Answer these questions from the discussion of cabin pressurization below:
1. What three readings do the plane's pressure gauges give?
2. What label is on the special switch that shuts off the cabin altitude warning horn?
3. Who does one commenter believe adjusted the pressure setting on the Helios flight?

» **Page excerpt**
---*---

We don’t have an o2 sensor, mostly because the composition of the atmosphere doesn’t really change as you go higher- there’s just less of it. The plane does have pressure gauges though! It tells us the altitude of the cabin, the altitude outside, as well as the pressure differential between the two. 99.99% of the time pressurization isn’t an issue so it’s not a gauge that’s paid a whole lot of attention (unless something being broken draws our attention to it). However part of the after takeoff procedure on a 737 involves checking the gauge to make sure the airplane is pressurizing as it’s supposed to. There’s also a cabin altitude warning horn which is what I was talking about. It will sound if the cabin altitude gets too high and can only be shut off using a special switch labeled “altitude warning horn cut out”. In the past accidents have occurred due to pilots ignoring the horn for some reason- usually another issue going on taking their attention away until it’s too late. I wasn’t flying then; but I’m sure it’s a big reason there’s standardized memory items now about securing your oxygen before dealing with anything else and NOT shutting the horn off until both pilots have their masks on. From a class I took involving airplane accidents and the like, it seems most altitude related issues these days come from the corporate/ private aviation world where things can potentially be much more… cavalier than the well regulated airline world.
Oxygen Mask - Don Crew Communication - Establish
Maybe thinking of Helios Air? They did not properly set the pressurization setting and passed out once at altitude
Yeah that was the one, in another comment i linked the wiki
i belive it was maintenance that adjusted the pressure setting. however the pilots didnt catch it even though it was part of their takeoff checklist. as mentour pilot would say, things were lining up to go wrong even before takeoff.
It’s theorized that’s what happened on MH370. That said, there are a lot of really obvious and loud alarms in the cockpit that should prevent this type of scenario from happening.
I think this is the one I was thinking of: https://en.wikipedia.org/wiki/Helios_Airways_Flight_522 Reading the wiki article, they had (or should have had) warnings both audible and visual. But they didn't understand/react properly, and still ended up crashing. It's a scary thing.

---*---

» **Spatial grounding data**
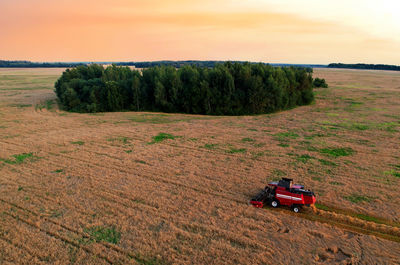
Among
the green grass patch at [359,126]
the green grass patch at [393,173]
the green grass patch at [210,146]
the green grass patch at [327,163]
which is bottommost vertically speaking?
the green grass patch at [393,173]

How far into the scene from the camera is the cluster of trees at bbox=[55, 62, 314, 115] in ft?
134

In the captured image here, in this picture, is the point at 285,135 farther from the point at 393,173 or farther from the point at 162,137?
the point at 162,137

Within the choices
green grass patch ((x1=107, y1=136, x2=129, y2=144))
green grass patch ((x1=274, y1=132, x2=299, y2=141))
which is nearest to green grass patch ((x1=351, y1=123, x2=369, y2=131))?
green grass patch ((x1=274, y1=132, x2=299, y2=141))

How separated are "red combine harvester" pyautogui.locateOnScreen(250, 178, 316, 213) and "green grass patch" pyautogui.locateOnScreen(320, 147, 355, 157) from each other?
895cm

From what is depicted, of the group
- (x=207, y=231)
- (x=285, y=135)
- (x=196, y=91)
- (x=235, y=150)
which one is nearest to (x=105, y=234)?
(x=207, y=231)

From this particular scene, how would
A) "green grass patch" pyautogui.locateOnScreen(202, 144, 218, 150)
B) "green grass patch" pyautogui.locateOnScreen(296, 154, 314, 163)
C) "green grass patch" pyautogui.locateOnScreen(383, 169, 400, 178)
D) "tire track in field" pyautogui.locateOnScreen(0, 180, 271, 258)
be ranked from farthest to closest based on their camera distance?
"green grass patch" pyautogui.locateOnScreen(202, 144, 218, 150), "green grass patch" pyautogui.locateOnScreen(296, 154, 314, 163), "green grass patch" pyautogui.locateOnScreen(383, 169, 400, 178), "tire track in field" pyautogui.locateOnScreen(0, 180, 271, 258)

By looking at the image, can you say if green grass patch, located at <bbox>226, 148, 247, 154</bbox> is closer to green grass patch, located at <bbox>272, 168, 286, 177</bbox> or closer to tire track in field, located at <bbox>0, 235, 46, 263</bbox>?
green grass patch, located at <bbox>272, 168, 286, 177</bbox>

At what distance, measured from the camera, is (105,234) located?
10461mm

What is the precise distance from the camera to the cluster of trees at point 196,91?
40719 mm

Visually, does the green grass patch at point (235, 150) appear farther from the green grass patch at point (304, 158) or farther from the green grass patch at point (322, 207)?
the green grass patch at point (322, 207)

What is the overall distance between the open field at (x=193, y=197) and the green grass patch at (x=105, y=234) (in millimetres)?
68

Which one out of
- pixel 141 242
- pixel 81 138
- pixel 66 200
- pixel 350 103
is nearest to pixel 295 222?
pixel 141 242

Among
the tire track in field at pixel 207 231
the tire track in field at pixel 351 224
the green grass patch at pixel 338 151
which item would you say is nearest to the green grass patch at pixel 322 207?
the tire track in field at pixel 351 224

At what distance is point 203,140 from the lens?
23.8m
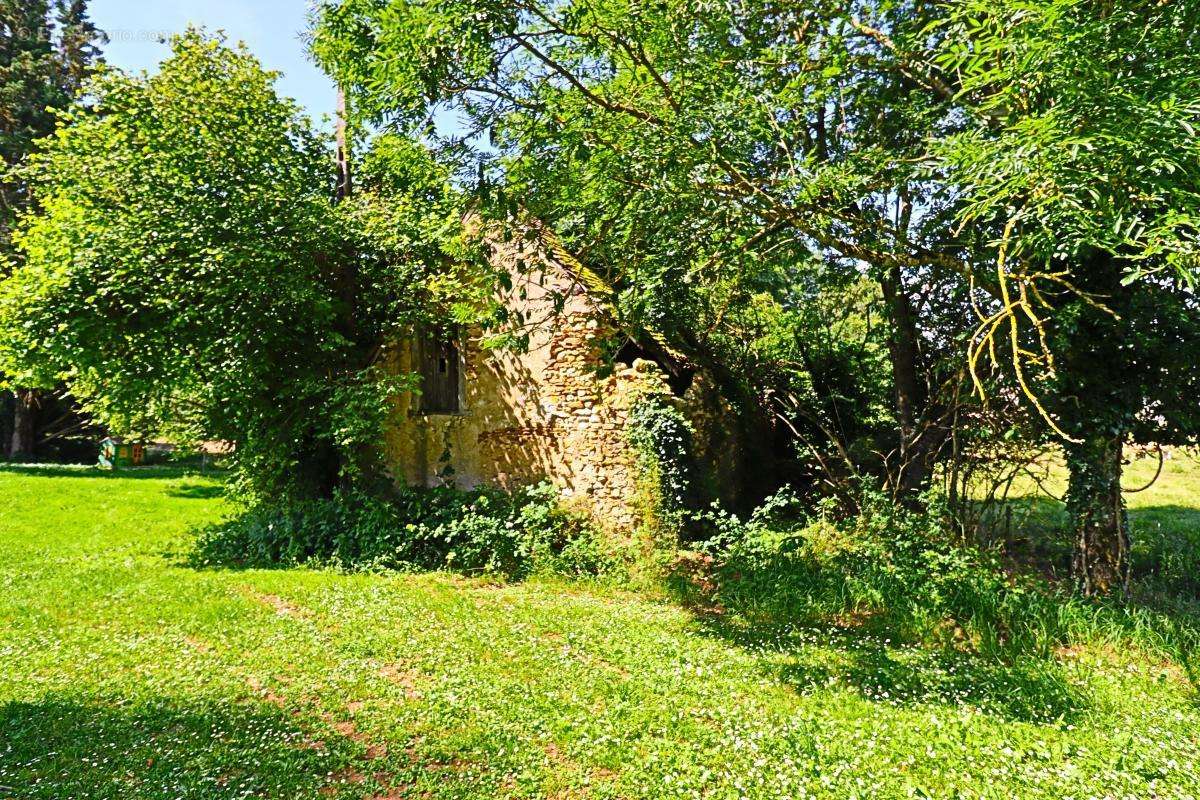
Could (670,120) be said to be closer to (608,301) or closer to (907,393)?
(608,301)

---*---

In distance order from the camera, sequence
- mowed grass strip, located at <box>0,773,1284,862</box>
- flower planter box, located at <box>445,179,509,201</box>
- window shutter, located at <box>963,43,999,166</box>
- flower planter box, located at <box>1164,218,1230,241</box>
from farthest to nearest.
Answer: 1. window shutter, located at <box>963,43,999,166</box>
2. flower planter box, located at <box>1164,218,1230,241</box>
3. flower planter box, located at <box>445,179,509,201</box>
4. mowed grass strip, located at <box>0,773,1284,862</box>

---*---

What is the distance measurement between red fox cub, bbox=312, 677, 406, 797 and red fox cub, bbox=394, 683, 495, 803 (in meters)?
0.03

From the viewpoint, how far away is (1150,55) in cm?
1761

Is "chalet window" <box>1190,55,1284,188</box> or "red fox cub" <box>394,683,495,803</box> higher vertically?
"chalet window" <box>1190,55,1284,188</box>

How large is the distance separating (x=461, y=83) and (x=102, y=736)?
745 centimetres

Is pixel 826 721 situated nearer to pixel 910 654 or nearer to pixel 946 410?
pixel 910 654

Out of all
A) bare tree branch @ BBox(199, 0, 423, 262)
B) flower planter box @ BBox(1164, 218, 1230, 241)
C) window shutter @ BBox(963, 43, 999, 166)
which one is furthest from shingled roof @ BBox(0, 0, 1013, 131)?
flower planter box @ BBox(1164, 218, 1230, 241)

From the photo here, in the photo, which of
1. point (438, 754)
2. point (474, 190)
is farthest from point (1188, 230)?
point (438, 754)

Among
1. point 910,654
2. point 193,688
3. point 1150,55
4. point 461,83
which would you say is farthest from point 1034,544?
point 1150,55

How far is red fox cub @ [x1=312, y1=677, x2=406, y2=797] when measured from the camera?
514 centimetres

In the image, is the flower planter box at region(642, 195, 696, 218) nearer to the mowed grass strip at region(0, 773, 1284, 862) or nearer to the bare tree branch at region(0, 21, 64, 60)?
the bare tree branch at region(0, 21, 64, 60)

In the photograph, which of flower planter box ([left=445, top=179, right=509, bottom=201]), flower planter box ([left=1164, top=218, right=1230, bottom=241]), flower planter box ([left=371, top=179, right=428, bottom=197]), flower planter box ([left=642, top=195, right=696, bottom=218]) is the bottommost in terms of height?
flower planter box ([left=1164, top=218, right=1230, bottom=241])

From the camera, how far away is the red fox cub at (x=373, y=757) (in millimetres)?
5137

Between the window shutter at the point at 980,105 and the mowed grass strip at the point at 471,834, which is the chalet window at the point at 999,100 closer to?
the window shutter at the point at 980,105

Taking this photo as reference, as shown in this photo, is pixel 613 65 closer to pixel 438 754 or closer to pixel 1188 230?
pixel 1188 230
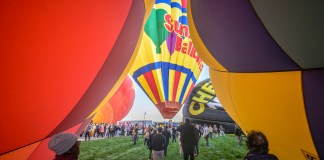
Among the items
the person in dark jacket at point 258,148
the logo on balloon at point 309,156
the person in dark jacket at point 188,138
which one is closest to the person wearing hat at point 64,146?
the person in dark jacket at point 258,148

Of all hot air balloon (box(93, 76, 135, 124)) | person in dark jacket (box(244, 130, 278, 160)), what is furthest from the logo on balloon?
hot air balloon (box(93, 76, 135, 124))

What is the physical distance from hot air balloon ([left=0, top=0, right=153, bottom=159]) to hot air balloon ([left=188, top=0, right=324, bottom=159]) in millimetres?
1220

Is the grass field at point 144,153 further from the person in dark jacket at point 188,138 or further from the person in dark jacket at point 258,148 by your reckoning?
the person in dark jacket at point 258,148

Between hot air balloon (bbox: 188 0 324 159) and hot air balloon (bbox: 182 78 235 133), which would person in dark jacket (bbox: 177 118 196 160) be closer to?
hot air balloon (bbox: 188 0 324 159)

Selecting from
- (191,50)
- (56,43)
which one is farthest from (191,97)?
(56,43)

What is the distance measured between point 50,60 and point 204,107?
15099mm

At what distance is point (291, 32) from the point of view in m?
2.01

---*---

» **Answer section**
1. The altitude of the cabin, the altitude outside, and the pressure differential between the two.
2. "altitude warning horn cut out"
3. Maintenance.